In the weeks that followed, the notes stopped coming, which was a bummer but now we were talking. Not a lot, just a few words every once in a while, but we both knew where the other one was at all times. Her name was Päivi.

And then came the tape.

I was in the middle of a hockey tournament, which my club was hosting, in my home town. On the third day of the tournament, I heard from a buddy that a girl we all knew was at the arena looking for me. Shocked and scared, intimidated by the new, public nature of her approach, I went into hiding, and spent the rest of the day sitting at the commentator’s booth and when the pressure got to be too much, I even escaped it all into sleep, hiding underneath the commentator’s desk in the booth.

My coach-Dad, who had also heard the rumor about a girl looking for me, on the other hand, didn’t go into hiding. Somehow he found Päivi, and they chatted for a while, and then she gave him a mixed tape to be forwarded to me.

It wasn’t a full-on mixed tape because the bulk of the songs came from the same album, by a pop artist called J., who had had a huge hit that summer with a love song. My level of maturity is summed up by the fact that my favorite song on the tape was not that hit single, but another one, called “Superman”.

Maybe that was it, maybe she got frustrated by my non-response, or maybe she found an even cuter boy somewhere – unlikely, but possible – but we just, well, drifted apart. By the next summer, though, it was me, riding by bike around her neighbourhood, listening to J’s new album on my Walkman (and especially a song called “Batman”), looking for that serendipitous encounter with her.

It never happened.

We ended up in the same high school, but in different classes, and our paths practically never crossed. She was one of the cool girls in school, I wasn’t. I wasn’t even one of the cool guys.

We did, however, share another moment. Face to face.

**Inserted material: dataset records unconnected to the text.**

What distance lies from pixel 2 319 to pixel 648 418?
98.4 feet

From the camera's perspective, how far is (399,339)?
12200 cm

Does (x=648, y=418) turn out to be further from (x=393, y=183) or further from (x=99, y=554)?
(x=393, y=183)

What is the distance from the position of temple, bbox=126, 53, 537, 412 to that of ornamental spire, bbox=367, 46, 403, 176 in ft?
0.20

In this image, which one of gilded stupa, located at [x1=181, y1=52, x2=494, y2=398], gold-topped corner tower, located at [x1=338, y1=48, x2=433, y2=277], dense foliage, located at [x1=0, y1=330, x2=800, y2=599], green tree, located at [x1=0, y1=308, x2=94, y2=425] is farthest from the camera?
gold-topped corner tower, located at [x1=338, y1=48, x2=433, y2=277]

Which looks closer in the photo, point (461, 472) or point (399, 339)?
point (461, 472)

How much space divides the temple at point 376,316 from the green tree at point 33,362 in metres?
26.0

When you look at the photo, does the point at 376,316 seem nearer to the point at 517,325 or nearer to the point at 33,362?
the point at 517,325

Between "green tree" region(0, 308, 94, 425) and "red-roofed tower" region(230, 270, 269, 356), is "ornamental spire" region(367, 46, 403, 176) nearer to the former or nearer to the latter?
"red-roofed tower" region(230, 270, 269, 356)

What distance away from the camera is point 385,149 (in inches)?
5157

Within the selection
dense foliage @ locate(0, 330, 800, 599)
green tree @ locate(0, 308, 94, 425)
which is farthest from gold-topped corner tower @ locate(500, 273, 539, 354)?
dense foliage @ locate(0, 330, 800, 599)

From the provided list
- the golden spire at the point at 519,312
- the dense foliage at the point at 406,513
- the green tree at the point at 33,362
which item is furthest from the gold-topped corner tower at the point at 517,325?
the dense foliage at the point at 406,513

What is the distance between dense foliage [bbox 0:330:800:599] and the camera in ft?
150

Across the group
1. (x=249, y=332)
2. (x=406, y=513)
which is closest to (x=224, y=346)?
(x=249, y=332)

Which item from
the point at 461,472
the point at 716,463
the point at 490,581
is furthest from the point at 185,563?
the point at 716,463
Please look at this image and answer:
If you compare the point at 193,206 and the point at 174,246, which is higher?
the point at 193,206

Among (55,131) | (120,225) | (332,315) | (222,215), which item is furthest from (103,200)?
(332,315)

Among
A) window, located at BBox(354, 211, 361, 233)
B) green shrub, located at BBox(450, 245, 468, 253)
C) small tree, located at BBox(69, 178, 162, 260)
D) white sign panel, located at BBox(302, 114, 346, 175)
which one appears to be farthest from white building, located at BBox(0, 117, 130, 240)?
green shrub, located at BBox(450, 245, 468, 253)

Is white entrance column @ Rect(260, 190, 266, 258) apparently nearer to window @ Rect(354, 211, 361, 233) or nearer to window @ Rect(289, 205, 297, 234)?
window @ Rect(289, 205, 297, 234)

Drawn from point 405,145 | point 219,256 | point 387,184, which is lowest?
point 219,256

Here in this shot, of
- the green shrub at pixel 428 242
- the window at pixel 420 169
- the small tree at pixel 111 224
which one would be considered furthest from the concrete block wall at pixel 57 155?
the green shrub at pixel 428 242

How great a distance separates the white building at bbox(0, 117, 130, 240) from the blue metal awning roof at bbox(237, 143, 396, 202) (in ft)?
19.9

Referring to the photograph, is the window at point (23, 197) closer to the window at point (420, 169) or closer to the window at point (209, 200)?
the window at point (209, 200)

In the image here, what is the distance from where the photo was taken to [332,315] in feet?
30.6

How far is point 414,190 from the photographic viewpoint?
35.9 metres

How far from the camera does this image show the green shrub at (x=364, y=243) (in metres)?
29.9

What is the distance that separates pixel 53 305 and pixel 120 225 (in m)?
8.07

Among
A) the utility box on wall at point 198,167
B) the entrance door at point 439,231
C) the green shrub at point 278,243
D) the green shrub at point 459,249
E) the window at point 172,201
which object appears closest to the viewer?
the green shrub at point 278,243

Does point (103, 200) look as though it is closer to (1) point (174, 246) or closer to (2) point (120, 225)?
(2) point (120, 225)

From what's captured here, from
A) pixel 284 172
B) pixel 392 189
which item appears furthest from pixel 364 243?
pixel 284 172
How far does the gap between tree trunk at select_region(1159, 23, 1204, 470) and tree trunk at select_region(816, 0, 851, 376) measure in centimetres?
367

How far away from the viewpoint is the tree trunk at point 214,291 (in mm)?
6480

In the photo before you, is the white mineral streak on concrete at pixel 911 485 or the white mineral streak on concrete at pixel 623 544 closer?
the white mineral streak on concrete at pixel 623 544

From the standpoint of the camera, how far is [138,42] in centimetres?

It was in our junior year, a few weeks before the big dance after the seniors left and we ruled the school. I had been rehearsing the dances with a girl in my class, as we all did, because it was a part of our curriculum that year, but with just a few weeks before the dance, I had no tailcoat, I had no official partner, and I had no intention of getting either one of them.

One day, I was sitting on the teacher’s desk in our math classroom, swinging my legs, waiting for the rest of the class to come in, when I saw Päivi at the door. She was there, as pretty as ever – I did mention she was pretty, right? – smiling and waving at me.

With her, she had a friend, another one of the school’s cool girls, Kristina.

I waved back, and I smiled back, and I kept on swinging my legs, counting on my boyish charm.

“Hi,” said Päivi.

“Hi,” said I.

“Are you gonna dance?”

“Dunno.”

“I think you should,” she said.

I just sat there, swinging my legs.

“You think? Yeah, maybe I should,” I said then.

“Wanna dance with Kristina?” Päivi said.

“Sure,” I replied.

“Great! It’s done then,” said Päivi.

Kristina smiled at me, the young women turned around, and left the classroom.

I sat a little while longer on the teacher’s desk, with a smile on my face, wondering where I would find a tailcoat on such a short notice.

I also decided to leave a thank-you note in Päivi’s locker.